No obstante, la restitución y el desarrollo de los proyectos productivos son procesos que se suceden en escenarios en los que las dinámicas económicas, las lógicas productivas y los actores han cambiado, o se han transformado en función de la reorientación del modelo de desarrollo rural en el contexto de la convergencia entre neoliberalización y escalonamiento del conflicto armado. En este sentido, la restitución y las acciones que trae aparejadas estarían encaminadas a la reorganización productiva de los territorios rurales, con la consecuente redefinición de la economía campesina bajo la lógica de un modelo que privilegia las plantaciones a gran escala y la agroindustria. Permitir el acceso a la tierra (vía formalización del título) y a recursos productivos (crédito, capacitaciones, asistencia técnica, transferencia de tecnología, entre otros) restaura las condiciones para la reproducción de la mano de la fuerza de trabajo necesaria para dar viabilidad a proyectos productivos de gran envergadura. El predio más el proyecto productivo se constituyen en recursos para generar que las personas accedan a los mínimos de subsistencia, aspecto fundamental para “completar el salario agrícola” (García, 1986, p. 77).

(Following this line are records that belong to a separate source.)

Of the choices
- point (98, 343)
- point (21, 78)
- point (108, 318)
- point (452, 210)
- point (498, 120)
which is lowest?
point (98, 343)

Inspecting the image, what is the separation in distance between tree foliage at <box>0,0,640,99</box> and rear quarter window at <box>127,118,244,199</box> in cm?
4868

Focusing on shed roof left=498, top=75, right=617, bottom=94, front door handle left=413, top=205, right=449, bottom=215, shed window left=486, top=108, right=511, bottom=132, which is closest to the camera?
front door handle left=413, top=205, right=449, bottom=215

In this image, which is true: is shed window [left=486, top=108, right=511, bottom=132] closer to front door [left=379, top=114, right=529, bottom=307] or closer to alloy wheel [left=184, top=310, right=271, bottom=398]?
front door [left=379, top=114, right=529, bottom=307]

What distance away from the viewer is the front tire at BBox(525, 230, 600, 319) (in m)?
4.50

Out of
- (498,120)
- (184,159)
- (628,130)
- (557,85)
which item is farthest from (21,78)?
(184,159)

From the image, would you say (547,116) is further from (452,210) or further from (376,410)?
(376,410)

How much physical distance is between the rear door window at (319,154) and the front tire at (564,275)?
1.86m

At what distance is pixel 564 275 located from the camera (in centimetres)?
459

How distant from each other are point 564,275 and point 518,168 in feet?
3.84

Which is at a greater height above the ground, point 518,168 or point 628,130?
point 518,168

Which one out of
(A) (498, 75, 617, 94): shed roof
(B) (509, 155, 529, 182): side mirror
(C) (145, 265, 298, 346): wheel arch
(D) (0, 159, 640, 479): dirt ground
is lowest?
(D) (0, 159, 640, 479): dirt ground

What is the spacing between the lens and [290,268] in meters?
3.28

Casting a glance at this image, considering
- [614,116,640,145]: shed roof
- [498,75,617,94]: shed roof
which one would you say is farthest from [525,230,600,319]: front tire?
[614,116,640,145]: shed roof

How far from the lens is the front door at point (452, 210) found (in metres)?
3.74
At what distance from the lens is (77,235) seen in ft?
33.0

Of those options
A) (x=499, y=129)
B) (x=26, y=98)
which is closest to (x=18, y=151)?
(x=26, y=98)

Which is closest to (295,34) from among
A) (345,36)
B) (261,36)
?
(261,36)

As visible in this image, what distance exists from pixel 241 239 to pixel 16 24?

Bolívar et al. (2016) sugieren, por ejemplo, que los proyectos productivos vía restitución no solo conllevan la reactivación de la economía campesina (como condición de seguridad alimentaria y de reestructuración de lazos familiares y comunitarios), además posibilitan “el retorno de las víctimas al sistema financiero y la vida comercial” (p. 86), la creación de un ambiente de confianza en las instituciones estatales y en otros actores clave en el desarrollo rural (públicos y privados), la construcción de “iniciativas de emprendimiento y asociatividad” (alianzas con actores privados fundamentalmente), entre otros. Adicionalmente, es de destacar un aspecto sobre el que han llamado la atención Uprimny y Sánchez (2010, p. 305), la restitución estaría apuntando a corregir “la ilegalidad del despojo y aclarar los títulos y los derechos individuales sobre los bienes, lo cual serviría para dinamizar el mercado de tierras”, y los proyectos productivos se constituirían en la estrategia de modernización de la economía campesina.
Tal como se sostuvo antes, las mujeres cabeza de hogar restituidas se constituyen en sujetos prioritarios para el acceso a incentivos para el diseño y desarrollo de planes productivos. El “acceso a información financiera, tecnológica y de mercado; capacitaciones en desarrollo empresarial y procesos asociativos; acceso a servicios de desarrollo empresarial, financieros (microcrédito, garantías, microseguros) y no financieros (asistencia técnica, capacitaciones, parcelas demostrativas); se constituyen en medidas para propiciar su ingreso al mercado y su encadenamiento productivo” (DNP, 2015, p. 2). La finalidad es que este grupo poblacional adquiera las capacidades para que puedan dar solución “a sus problemas socioempresariales y económicos, para que sean gestoras del cambio y de la mejora y conservación de los recursos productivos, asociativos y naturales”, tal como señala el MADR (2015).